LoRA: Low-Rank Adaptation from Scratch — Code and Theory

AR
5 min readAug 3, 2023
Photo by Ticka Kao on Unsplash

Transformer models can have a lot of parameters which can make fine-tuning them an expensive and time-consuming endeavor that is sometimes not even possible on consumer hardware due to memory constraints.

Low-rank adaptation (LoRA) of the linear projection weights can help alleviate these issues by reducing the number of parameters in the model that need updating during the fine-tuning process.

To a get a better understanding of how this works lets first outline the steps involved with traditional fine-tuning:

  1. Forward Pass: Compute some set of predictions by passing input data forward through the network.
  2. Loss: Compare the predictions against the ground truth to obtain a measure of loss or error.
  3. Backward Pass: Compute the gradient of the loss with respect to the weights and biases by working backward through the network.
  4. Update Weights: Nudge the weights and biases in the opposite direction of the gradient to reduce the loss.

If we focus on just the weights of a single linear projection in the model, nudging the weights (step 4) is typically formulated as:

W’ = W + ΔW

where W is the weight matrix, ΔW is the change-in-weights matrix, and W’ are the new weights.

Weight update in the traditional fine-tuning of a linear layer.

For LoRA we are going to formulate this slightly differently but still equivalent.

The difference is that we keep the weight matrix and the change-in-weights matrix separate throughout the fine-tuning process.

So, the forward pass (step 1) is now formulated as follows:

h = W₀x + ΔWx

where W₀ is the weight matrix holding the weights at the start of fine-tuning (these weights remain frozen and do not change), ΔW is the change-in-weights matrix and x is the input vector. Notice that x is independently multiplied with both W₀ and ΔW, and then the two products are added together.

Reformulated forward pass and weight update.

Because we have this separation, we are also going to make the updates to the change-in-weight matrix (step 4) rather than the frozen weight matrix.

For simpler notation let’s also denote the change-in-weight matrix as Wᵩ and formulate the update of it as follows:

Wᵩ’ = Wᵩ + ΔWᵩ

where Wᵩ’ is the new change-in-weight matrix and ΔWᵩ is the change in the change-in-weight matrix.

The reason for this new formulation has to do with the LoRA method operating under the assumption that the change-in-weight matrix has a low intrinsic rank.

To understand the concept of low intrinsic rank we first should talk a little about rank.

The rank of a matrix is the maximum number of linearly independent rows or columns in that matrix.

The rank is important because it defines the lowest dimensional space that all the columns or rows can fit.

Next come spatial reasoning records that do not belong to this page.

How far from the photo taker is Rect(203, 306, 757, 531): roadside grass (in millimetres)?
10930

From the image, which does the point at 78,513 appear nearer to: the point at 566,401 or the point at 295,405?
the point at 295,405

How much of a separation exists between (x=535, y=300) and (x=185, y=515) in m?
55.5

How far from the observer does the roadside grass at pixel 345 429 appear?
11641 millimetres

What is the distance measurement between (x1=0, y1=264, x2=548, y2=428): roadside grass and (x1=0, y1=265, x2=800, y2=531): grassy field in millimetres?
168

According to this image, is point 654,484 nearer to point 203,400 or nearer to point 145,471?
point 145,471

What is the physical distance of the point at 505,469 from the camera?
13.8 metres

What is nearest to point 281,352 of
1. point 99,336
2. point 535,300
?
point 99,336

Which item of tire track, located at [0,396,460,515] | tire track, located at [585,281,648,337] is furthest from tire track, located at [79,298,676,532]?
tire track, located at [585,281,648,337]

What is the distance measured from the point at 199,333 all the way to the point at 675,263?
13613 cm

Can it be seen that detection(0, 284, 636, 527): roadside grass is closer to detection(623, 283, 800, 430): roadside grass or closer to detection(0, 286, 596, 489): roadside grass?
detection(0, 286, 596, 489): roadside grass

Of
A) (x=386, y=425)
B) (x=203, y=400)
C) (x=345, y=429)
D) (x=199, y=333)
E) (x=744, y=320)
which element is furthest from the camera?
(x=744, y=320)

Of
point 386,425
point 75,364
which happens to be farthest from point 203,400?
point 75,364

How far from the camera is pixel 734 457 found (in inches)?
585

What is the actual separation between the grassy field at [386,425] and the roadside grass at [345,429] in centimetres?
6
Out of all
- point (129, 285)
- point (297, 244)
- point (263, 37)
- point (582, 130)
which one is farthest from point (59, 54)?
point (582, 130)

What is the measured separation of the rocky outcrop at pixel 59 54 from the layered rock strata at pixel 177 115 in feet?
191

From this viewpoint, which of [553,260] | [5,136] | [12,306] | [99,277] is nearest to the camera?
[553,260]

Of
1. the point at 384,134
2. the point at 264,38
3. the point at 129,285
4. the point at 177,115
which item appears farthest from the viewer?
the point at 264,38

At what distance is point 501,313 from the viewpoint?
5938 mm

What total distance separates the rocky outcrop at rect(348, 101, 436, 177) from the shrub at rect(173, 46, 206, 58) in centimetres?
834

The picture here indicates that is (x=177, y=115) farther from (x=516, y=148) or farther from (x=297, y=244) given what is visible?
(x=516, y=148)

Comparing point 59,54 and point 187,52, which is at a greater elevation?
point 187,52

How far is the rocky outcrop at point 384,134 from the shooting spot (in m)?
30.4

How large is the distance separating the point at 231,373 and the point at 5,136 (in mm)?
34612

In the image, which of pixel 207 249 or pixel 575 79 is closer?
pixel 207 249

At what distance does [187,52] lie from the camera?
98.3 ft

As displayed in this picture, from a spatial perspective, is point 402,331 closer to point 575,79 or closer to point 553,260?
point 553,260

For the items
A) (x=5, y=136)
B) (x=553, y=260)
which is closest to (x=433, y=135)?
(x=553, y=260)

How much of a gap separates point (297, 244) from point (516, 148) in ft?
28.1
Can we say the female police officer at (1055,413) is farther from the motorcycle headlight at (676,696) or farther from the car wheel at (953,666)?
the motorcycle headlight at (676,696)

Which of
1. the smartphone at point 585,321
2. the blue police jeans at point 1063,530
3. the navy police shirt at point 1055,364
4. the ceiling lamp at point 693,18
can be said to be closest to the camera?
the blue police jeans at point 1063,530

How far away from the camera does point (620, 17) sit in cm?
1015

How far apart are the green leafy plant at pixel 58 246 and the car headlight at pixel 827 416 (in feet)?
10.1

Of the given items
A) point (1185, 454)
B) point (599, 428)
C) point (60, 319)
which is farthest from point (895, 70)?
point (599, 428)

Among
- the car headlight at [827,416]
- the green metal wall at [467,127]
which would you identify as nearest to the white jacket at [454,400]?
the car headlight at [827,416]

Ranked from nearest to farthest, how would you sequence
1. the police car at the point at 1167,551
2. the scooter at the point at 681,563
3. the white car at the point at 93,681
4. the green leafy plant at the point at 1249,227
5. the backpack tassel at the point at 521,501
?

Rank deficient matrices — that is matrices with linear dependencies — have redundancy in them. Things with redundancies can usually be represented more compactly.

So, low intrinsic rank refers to the idea that the information contained within the matrix can be represented using fewer dimensions than the original matrix might suggest.

And that is the aim of LoRA — to take the change-in-weight matrix and approximate it with the product of two lower-rank matrices.

It is formulated as follows:

h = W₀x + Wᵩx = W₀x + BAx

where the change-in-weight matrix Wᵩ is now represented by the product of two lower-rank matrices B and A.

LoRA adaptation of a linear layer.

Notice in the below diagram that the dimension r is a hyperparameter that we define so that BA has fewer trainable parameters than Wᵩ. The smaller the value of r the more compressed the representation.

BA as an approximation of the change-in-weight matrix (Wᵩ).
Comparison of rank-4 and rank-1 adaptation. LoRA results in fewer trainable parameters.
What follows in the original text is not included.